■ Task details ■
The answer should hold only the line with "Now begin (+30m): 1769495564923 |" and each line after it through the last line of the material, exactly.

■ Given data ■
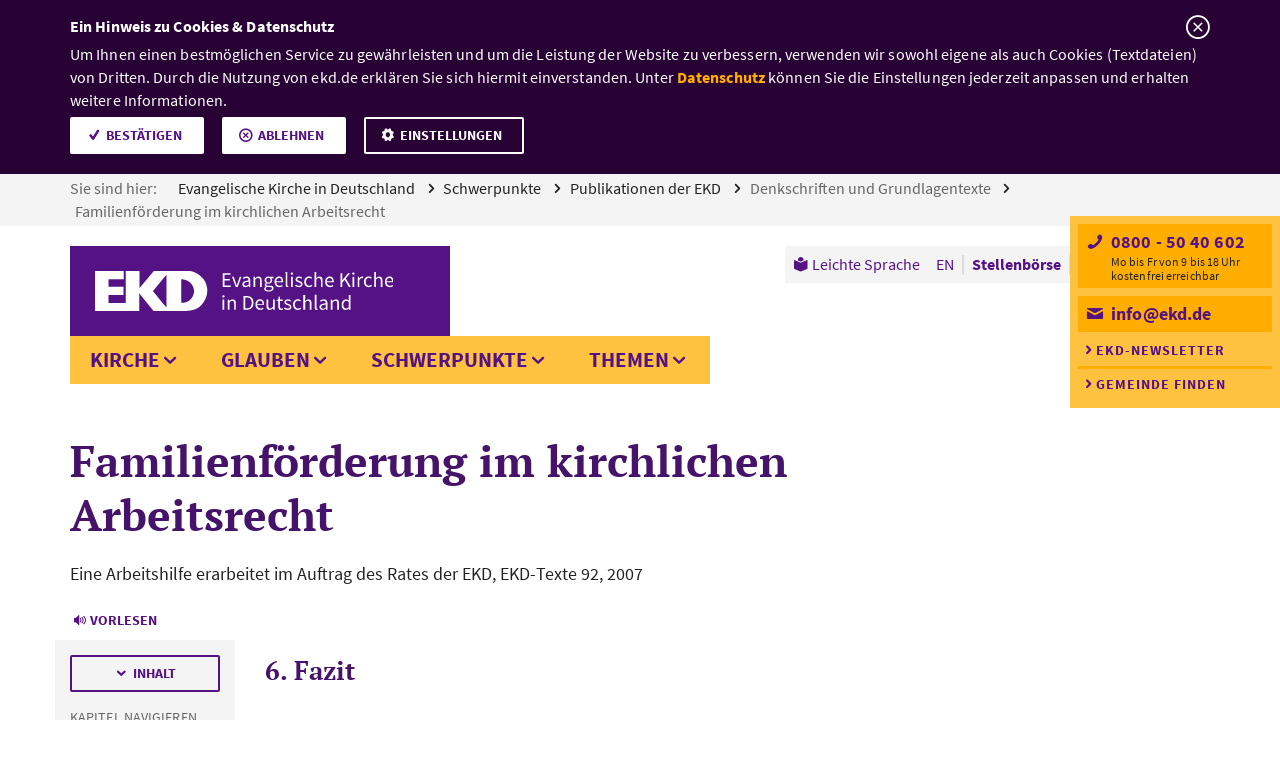

--- FILE ---
content_type: application/javascript;charset=UTF-8
request_url: https://www.ekd.de/config.js?_=6
body_size: 210
content:

/* Resources Evangelische Kirche in Deutschland|GResources||NResources||ESIDResources||JobsearchResources|Resources */


    
/*
Now begin (+30m): 1769495564923 |
Now end (-30m):  1769491964923 |
From: 1734728400000 |
To: 1734995400000
*/
    

// redirect: not in time span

■ Task response ■
Now begin (+30m): 1769495564923 |
Now end (-30m):  1769491964923 |
From: 1734728400000 |
To: 1734995400000
*/
    

// redirect: not in time span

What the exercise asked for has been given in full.